**Task instructions:** Please update the book review text from "Many that have" up to and including "deceased loved ones.", changing "brilliant light" to "radiant light".

**Document section:**
AT HEAVEN’S DOOR
What Shared Journeys to the Afterlife Teach about Dying Well and Living Better
By: William J. Peters
Published: January 4, 2022
Publisher: Simon & Schuster
Non-Fiction
Many of us have heard about moments where someone “just knew” that a person they loved had died. They had a “feeling” or they felt something shift in their bodies. In my work in Hospice in the late 1990s, I also heard of numerous “death experiences” from patients and their families. The author William Peters was also working in Hospice in 2000 when he experienced a shared death experience with a dying patient. That experience was so different than anything he had heard about that he spent 20 years researching and gathering stories from others who have experienced something similar.
Peters, through the Shared Crossing Research Initiative, has studied a range of end-of-life experiences. You can find more information at SharedCrossing.com/research. A shared death experience is defined as:
an experience that occurs when an individual feels that they have somehow shared in a dying person’s transition from this life to whatever lies beyond.
Many that have experienced a shared death have been said to witness the crossing from this life to the next, to have guided the person towards something new and beautiful, and even have accompanied them part of the way on their final journey. The majority, 64%, were physically distant from the person who was dying when they experienced a Shared Death Experience (SDE) in the cases studied. An unusual phenomenon occurred most often, with 88% sharing a vision of the dying person (often a younger version), a brilliant light, alterations of time and space, or the presence of previously deceased loved ones.
The stories shared by those who experienced an SDE were emotional, but also mostly healing. Each of the experiences Peters shares in the book offers the hope of a life after death which eased the pain a bit for the loved one left behind. Some felt like it was their duty to guide their loved ones or their role was a supporting one to help them cross over. Women seem to be more likely to experience an SDE since 85% of those reporting were women. Many were afraid to tell others of their visions or feelings, worried that people would think they were “crazy” or filled with grief. But, as they shared the stories of the journey with their loved ones, many found a common message in their stories…that their role was important in the loved ones’ end-of-life journey.

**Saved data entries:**
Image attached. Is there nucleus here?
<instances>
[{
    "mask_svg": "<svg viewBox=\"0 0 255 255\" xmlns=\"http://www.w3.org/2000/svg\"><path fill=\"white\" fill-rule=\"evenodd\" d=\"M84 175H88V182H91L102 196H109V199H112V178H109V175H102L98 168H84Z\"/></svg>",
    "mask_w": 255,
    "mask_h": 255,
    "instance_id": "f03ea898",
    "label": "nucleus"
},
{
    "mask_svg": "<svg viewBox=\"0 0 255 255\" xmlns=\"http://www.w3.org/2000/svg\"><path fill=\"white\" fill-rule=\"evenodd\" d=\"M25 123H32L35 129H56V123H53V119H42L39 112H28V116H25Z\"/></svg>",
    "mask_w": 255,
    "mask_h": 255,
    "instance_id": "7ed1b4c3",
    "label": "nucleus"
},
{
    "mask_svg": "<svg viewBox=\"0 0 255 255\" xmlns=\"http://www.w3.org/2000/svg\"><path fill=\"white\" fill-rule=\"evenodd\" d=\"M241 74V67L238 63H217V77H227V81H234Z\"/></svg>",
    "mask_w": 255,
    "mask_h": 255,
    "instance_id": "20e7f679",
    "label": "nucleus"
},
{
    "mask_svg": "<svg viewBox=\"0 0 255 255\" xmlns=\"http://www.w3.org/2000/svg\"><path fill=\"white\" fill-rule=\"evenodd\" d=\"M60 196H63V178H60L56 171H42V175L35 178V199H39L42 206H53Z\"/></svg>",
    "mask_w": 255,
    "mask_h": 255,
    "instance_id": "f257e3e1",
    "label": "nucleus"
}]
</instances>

**Reply to the task:**
Many that have experienced a shared death have been said to witness the crossing from this life to the next, to have guided the person towards something new and beautiful, and even have accompanied them part of the way on their final journey. The majority, 64%, were physically distant from the person who was dying when they experienced a Shared Death Experience (SDE) in the cases studied. An unusual phenomenon occurred most often, with 88% sharing a vision of the dying person (often a younger version), a radiant light, alterations of time and space, or the presence of previously deceased loved ones.